Short-term Visitor

The evoText Project

PI(s): Charles Pence (University of Notre Dame (Notre Dame,IN))
Start Date: 16-Sep-2013
End Date: 15-Dec-2013
Keywords: software, database, evolutionary theory

There is currently no tool that researchers can use to investigate, in a comprehensive, objective, and quantitative way, the nature and history of the evolutionary sciences. Just as scientists are facing new problems stemming from an inundation of information – giving rise to the problem of “big data” in biology and increasing the need for theoretical synthesis – those who are attempting to understand the biological sciences must grapple with the vastness of the biological literature. The volume of journal articles published on a daily basis means that one simply cannot keep up on current research, much less analyze enough to have a rich understanding of the past.

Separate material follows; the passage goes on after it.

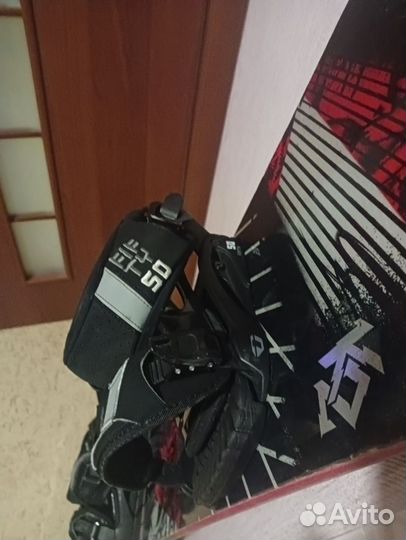 Доска для сноуборда с креплениями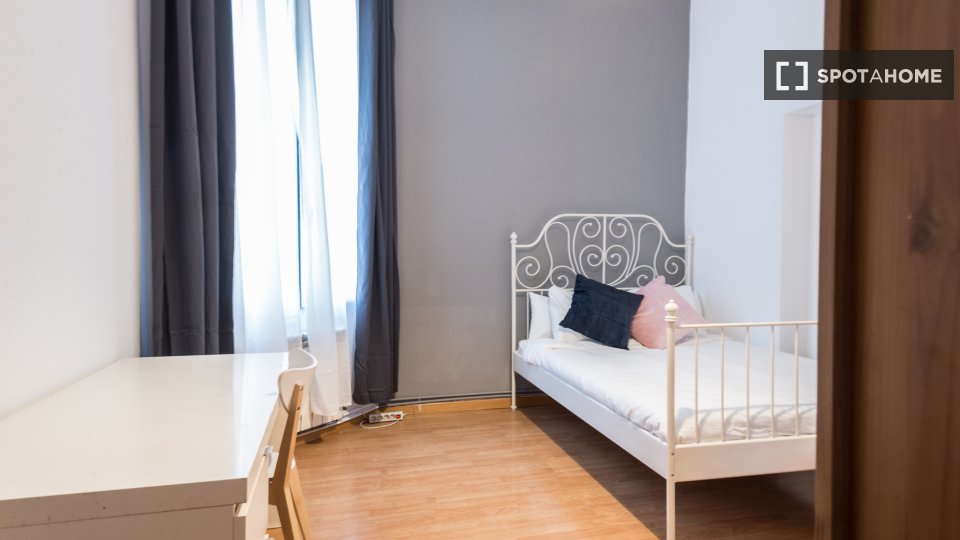 Double room Madrid, 8 beds, 200m² — photo 1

In order to help solve the problem of understanding the nature of contemporary evolutionary biology as well as its history, the proposed project is to build a publicly accessible, web-based tool, evoText. EvoText will provide a database containing the entire corpus of evolutionary biology journal articles, which can be searched and analyzed using sophisticated text-mining tools. Using evoText, we can understand the nature and history of evolutionary biology in a comprehensive, synthetic, and systematic way and obtain answers to questions like these: How are key concepts like fitness, complexity, chance, and progress used now, and how have they changed? Can we extract information about the meanings of biological terms by observing how they are used in the literature?